So you think a nursing home could be a good place to read, write and relax? Perhaps it might be if you could afford a private room, but if a roommate prefers to watch TV most of the time, it's easy to just go with the flow. I've never watched so many soap operas and newscasts in my life! At least I was able to watch Chicago Bears games on Sundays and lots of election hoopla, not to mention depressing economic commentary.
Don't get me wrong; the nursing home where I languished for nearly five weeks wasn't bad, as nursing homes go. It's just that I'd always thought of nursing homes as necessary places for some very old people in the final stages of life. I didn't belong there, or so I thought.
Since I live alone, without a family caregiver, I had no choice but to move from hospital to rehab care after double knee replacement surgery. That's how I got my first-hand look at a nursing home.
Despite a lot of hard effort by the overworked staff, things did not exactly move like clockwork there. There seemed to be a lack of communication among staff members and between staff and patients. Patience became my motto.
I was not able to walk to the bathroom for a while, so I had to wear diapers. I now know why babies cry then they're wet. There were some agonizingly long waits for changes, and later the annoyance of an aide waking me up regularly during the night to ask if I was wet, even after I had recovered enough to shed the diapers. I guess the night shift had too little to do.
I don't think many people get much sleep in a nursing home unless they take sleeping pills. I did not. I was treated to loud post-midnight TV down the hall, arguing and laughing employees, and the occasional loud patient complaint.
Laundry seems to be a problem. Two pair of my sweat pants went to the laundry, where they immediately disappeared. One pair eventually reappeared, but the other is gone forever. My roommate sent her laundry home with her daughter. I solved the problem by begging a few more pair of sweat pants and shirts and just alternating them, dirty or clean. Better soiled clothes than none at all! A hospital gown is not appropriate for all occasions and activities.
We were offered showers every two days. Taking a shower while swathed in bandages was more trouble than it was worth, especially when I couldn't stand up or walk. Showers not only took forever, but they required waiting long after being summoned for physical therapy; the line for showers was always long.
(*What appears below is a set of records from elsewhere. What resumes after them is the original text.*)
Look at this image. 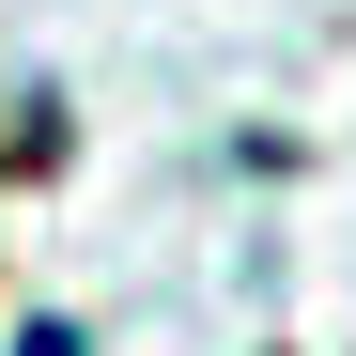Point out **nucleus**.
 <instances>
[{
    "mask_svg": "<svg viewBox=\"0 0 356 356\" xmlns=\"http://www.w3.org/2000/svg\"><path fill=\"white\" fill-rule=\"evenodd\" d=\"M31 356H78V341H63V325H31Z\"/></svg>",
    "mask_w": 356,
    "mask_h": 356,
    "instance_id": "1",
    "label": "nucleus"
}]
</instances>
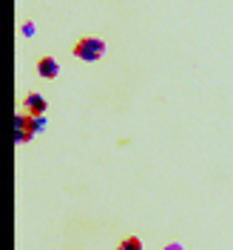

I soon insisted on fewer showers and more therapy time.
As an early riser, I spent many hours sitting up in bed watching the passing activity in the hall. It was too dark to read or write, and I didn't want to awaken my roommate. Breakfast never came until almost 8 a.m. However, I couldn't have slept late anyway. A young man from the lab often rushed in about 4:45 a.m., turned on the light, and cheerfully drew my blood. So much for my roommate's sleep, although she seemed able to go back to sleep quickly. I still wonder what all that blood was for.
The food wasn't gourmet quality, but it wasn't bad. My requests for skim milk (rather than 2% or whole) and for cold cereal rather than the awful hot varieties were usually ignored, there wasn't much fresh fruit, and the coffee was undrinkable. Still, the occasional piece of cake, chocolate chip cookie, or small serving of ice cream made the menu bearable. In a way, it was a relief to avoid having to think about what to eat. I was always hungry by the time the food came.
The best feature of my stay was the chance to see and hear from some old friends--visitors. I learned that even a loner like me can depend on friends for help and comfort. I am especially grateful to the friend who stopped by my condo twice a week to pick up my mail and deliver it to me, the employee of the Clare, my future home, who brought me some clothes and some stamps for paying bills, and my former teaching colleagues (I retired nine years ago) who sent flowers. My visitors were few, but very important.
I hope I can avoid nursing homes in the future, but at least I know what to expect. I hated the feeling of helplessness. The secret is patience. A nursing home stay is no picnic, but it's bearable.